On the westside of the Grebbeberg lay the village of Rhenen. The Grebbeberg and the village were seperated by a sunken railway track, about 15 m below ground-level. This track ran from the Betuwe - south of the Rhine - to the north. It crossed the Rhine over a large bridge. The sunken railway was an excellent tank obstacle and only a viaduct nearby the station provided for a cross-over. North of the Grebbeberg the railway track came level again, where it subsequently transferred into an elevated railway well above ground level at Achterberg. Two narrow tunnels under the track kept the plain in between the Grebbeberg and Achterberg accessable.   

West and north of Rhenen extensive forests provided excellent cover for artillery positions. Most of the heavy artillery was placed in that area. Some batteries had been positioned on elevated grounds in the village itself and two artillery battalions had been placed on the west side of the Grebbeberg.  


The Grebbeline defences in the most southern sector between Achterberg and the Grebbeberg were formed by the regiments 8.RI and 19.RI, backed up by 60 artillery pieces and some additional reinforcements. The total strength of the two regiments, divisional support units and artillery units added up to beyond 11,000 men.

These 11,000 men were not by far deployed in the front area's. Respectively 400, 1.250 and 750 men infantry had been divided over the forward positions, front- and stopline in the direct Grebbeberg sector. That was no more than 2,500 men altogether. About the same number applied to the adjecent Achterberg sector, with exception of the almost absent forward defences there.
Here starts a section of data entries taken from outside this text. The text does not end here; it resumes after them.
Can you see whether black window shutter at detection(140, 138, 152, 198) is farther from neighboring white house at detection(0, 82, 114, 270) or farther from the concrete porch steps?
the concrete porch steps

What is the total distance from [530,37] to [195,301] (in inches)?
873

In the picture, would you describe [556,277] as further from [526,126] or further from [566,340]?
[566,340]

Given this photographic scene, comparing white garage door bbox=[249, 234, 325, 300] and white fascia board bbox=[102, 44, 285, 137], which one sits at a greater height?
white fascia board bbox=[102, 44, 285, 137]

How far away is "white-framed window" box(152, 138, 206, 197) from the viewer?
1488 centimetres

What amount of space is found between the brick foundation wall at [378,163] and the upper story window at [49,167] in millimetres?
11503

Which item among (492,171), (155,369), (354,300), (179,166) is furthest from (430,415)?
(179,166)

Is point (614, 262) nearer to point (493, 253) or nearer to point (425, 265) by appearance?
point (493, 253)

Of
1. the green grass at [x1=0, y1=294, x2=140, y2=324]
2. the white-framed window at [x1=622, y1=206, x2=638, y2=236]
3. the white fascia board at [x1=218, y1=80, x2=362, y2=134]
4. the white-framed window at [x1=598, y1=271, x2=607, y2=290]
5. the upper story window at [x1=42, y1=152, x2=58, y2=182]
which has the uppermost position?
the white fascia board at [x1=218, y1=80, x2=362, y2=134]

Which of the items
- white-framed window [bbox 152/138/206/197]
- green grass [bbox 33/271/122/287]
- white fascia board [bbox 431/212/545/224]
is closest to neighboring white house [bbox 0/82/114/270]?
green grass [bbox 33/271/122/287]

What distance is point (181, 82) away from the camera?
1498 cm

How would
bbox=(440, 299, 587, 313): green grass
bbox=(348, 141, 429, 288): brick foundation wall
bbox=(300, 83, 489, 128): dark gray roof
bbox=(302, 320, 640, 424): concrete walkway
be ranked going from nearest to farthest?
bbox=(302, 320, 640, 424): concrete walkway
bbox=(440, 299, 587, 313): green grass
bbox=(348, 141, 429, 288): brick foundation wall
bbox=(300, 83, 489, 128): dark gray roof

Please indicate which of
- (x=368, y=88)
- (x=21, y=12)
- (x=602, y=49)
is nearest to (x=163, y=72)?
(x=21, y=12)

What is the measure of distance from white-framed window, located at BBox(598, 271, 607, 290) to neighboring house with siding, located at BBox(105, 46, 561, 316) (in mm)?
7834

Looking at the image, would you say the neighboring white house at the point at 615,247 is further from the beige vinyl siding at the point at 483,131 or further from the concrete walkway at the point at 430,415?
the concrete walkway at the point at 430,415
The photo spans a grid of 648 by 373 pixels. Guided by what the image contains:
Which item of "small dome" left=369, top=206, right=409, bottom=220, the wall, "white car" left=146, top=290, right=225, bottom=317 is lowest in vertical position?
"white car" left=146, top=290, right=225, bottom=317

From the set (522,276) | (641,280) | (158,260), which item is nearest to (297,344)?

These less than 5,000 men infantry in the actual trenches were supported by another say 500 men supporting units like heavy machinegun platoons and AT gun crews. In other words, about half the sector strength of 11,000 men was actually deployed in the trenches, whereas the other half was stationed further to the rear occupied with either support duties or as reserves. Should one focus on the frontline, that after all had to rebuff the main offensive, only about 2,500 men occupied the trenches in the total divisional sector. That was less than one man every metre. The trenches had such low containment capacity - and lacked a subsidiairy system to contain first-line reserves, that those 2.500 men were about the maximum capacity that could be deployed. Since an attacker would always concentrate his forces, and as such gain an important local superior strength, these defence figures betray the relative strength of the defences.